2014 saw a surge in cyber security threats such as the CryptoLocker ransomware and Keyloggers, and forced UK organisations to sit up and take note of the very real threat posed by cyber crime. But research from Databarracks, as part of its annual Data Health Check survey, has revealed that, from a sample of over 400 IT decision makers, only 29 per cent have reviewed their security polices in response to cyber threats over the past 12 months.
The findings from the survey support the views of industry professionals, which predicts that targeted cyber-attacks are set to go mainstream in 2015, due to the increasingly sophisticated methods of cyber-criminals, as well as the availability of tools and equipment.
In order to address this, Groucutt advises more organisations should review their security polices and look to the Cyber Essentials Scheme for guidance on how to stay protected:
“This year the threat posed by cyber-criminals has really made its presence felt. Attacks such as CryptoLocker weren’t just consigned to industry chatter – they were very much felt by organisations of all sizes and sectors, and documented heavily in mainstream media. According to this latest research, this is set to continue well into 2015.
“Worryingly, in response to the cyber threats in the last 12 months, over half of the respondents to our survey (58 per cent) either hadn’t made changes to their security policies, or they hadn’t reviewed them at all. The growing risk of a cyber-attack means we all need to be prepared. Organisations of all sizes need practical advice on how to stay protected.
“CES was created by the government to do exactly that. The scheme aims to provide clear guidance and practical advice for firms looking to improve their cyber security practices, whether they’re taking their first steps into cyber security or looking to improve existing processes. It solves an issue for SMEs in particular, who may not have any dedicated in-house IT staff responsible for cyber-security.
“The scheme was mandated earlier in the year for any supplier bidding for public sector contracts, and as awareness grows we expect it to be embraced by firms across all sectors.
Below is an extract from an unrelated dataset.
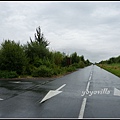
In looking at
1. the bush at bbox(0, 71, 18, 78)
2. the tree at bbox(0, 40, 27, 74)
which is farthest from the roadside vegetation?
the bush at bbox(0, 71, 18, 78)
We were one of the first providers to become certified to CES Plus, so we know how helpful the process is and the improvements it can make.
“As we look forward to 2015, the threats posed remain very real. But it’s not a time to panic. Firms should prepare now by reviewing existing policies and ensuring new procedures are implemented that address the reality of the changing landscape. This will ensure they are prepared for any eventuality.”